A zelos.emulator.base.MemoryRegion containing the specified address, or None if the address is not mapped in any region.

get_regions() → List[zelos.emulator.base.MemoryRegion]

Returns a list of all mapped memory regions.

Returns

A list of zelos.emulator.base.MemoryRegion objects.

read_ptr(addr: int) → int

Reads a pointer at addr. The number of bytes read is dependent on the architecture of the binary.

read_size_t(addr: int) → int

Reads a value of type size_t at addr.

pack(x: int, bytes: int = None, little_endian: bool = None, signed: bool = False) → bytes

Unpacks an integer from a byte format. Defaults to the current architecture bytes and endianness.

unpack(x: bytes, bytes: int = None, little_endian: bool = None, signed: bool = False) → int

Unpacks an integer from a byte format. Defaults to the current architecture bytes and endianness.

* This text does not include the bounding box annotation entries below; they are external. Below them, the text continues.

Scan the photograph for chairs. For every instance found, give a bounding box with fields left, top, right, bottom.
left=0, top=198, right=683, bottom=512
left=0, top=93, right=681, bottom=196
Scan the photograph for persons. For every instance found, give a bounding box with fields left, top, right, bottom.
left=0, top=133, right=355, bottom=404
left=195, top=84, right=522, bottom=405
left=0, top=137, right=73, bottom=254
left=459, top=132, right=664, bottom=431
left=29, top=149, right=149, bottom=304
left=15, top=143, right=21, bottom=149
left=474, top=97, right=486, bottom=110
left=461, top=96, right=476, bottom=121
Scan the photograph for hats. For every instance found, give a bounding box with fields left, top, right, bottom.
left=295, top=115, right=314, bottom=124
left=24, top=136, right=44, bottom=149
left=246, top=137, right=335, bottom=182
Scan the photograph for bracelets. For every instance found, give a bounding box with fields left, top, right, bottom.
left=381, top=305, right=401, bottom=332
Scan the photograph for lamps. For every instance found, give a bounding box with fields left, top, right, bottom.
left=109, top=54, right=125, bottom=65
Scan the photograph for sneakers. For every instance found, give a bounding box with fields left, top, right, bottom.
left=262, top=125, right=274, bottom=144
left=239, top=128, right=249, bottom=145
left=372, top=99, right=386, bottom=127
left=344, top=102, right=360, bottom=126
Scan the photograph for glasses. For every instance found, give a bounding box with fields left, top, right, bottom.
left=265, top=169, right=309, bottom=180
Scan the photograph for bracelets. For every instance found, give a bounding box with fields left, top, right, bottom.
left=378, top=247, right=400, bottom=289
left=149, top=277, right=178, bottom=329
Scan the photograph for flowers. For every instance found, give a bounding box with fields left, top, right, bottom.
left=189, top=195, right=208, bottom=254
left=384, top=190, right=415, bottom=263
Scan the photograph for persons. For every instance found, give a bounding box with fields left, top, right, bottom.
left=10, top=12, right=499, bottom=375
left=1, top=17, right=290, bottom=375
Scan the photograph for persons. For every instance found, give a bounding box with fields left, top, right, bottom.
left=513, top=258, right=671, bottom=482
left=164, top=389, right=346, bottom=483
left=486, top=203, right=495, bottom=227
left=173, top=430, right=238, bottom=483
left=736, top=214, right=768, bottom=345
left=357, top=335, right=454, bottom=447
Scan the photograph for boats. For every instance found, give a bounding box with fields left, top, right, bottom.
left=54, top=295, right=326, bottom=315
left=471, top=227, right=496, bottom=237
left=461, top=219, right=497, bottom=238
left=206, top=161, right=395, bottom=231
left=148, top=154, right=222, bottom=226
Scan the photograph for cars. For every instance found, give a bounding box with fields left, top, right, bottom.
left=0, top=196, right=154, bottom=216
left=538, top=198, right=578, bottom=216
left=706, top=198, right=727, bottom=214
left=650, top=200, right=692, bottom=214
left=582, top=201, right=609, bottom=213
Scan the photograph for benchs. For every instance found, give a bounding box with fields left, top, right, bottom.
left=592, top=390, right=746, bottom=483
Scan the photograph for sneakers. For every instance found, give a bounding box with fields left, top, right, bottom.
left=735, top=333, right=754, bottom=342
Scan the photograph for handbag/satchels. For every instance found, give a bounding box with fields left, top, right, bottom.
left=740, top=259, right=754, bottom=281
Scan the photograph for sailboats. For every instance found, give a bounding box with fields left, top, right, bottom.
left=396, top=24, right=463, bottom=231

read_int64(addr: int) → int
read_uint64(addr: int) → int
read_int32(addr: int) → int
read_uint32(addr: int) → int
read_int16(addr: int) → int
read_uint16(addr: int) → int
read_int8(addr: int) → int
read_uint8(addr: int) → int
write_ptr(addr: int, value: int) → int
write_size_t(addr: int, value: int) → int
write_int64(addr: int, value: int) → int
write_uint64(addr: int, value: int) → int
write_int32(addr: int, value: int) → int
write_uint32(addr: int, value: int) → int
write_int16(addr: int, value: int) → int
write_uint16(addr: int, value: int) → int
write_int8(addr: int, value: int) → int
write_uint8(addr: int, value: int) → int
search(value_to_search: bytes) → List[int]

Search for a sequence of bytes in memory. Returns a list of the starting address of all nonoverlapping matches.